EXERCISE TASK –
Write out the records below line for line, changing nothing.

(Entries drawn from a collection)
○ ○ ○
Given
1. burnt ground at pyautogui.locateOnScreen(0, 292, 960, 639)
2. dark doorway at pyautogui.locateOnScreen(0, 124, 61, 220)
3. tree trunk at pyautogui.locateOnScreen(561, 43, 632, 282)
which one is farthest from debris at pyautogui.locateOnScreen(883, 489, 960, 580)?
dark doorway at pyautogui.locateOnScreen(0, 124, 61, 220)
○ ○ ○
WORKED SOLUTION –
Given
1. burnt ground at pyautogui.locateOnScreen(0, 292, 960, 639)
2. dark doorway at pyautogui.locateOnScreen(0, 124, 61, 220)
3. tree trunk at pyautogui.locateOnScreen(561, 43, 632, 282)
which one is farthest from debris at pyautogui.locateOnScreen(883, 489, 960, 580)?
dark doorway at pyautogui.locateOnScreen(0, 124, 61, 220)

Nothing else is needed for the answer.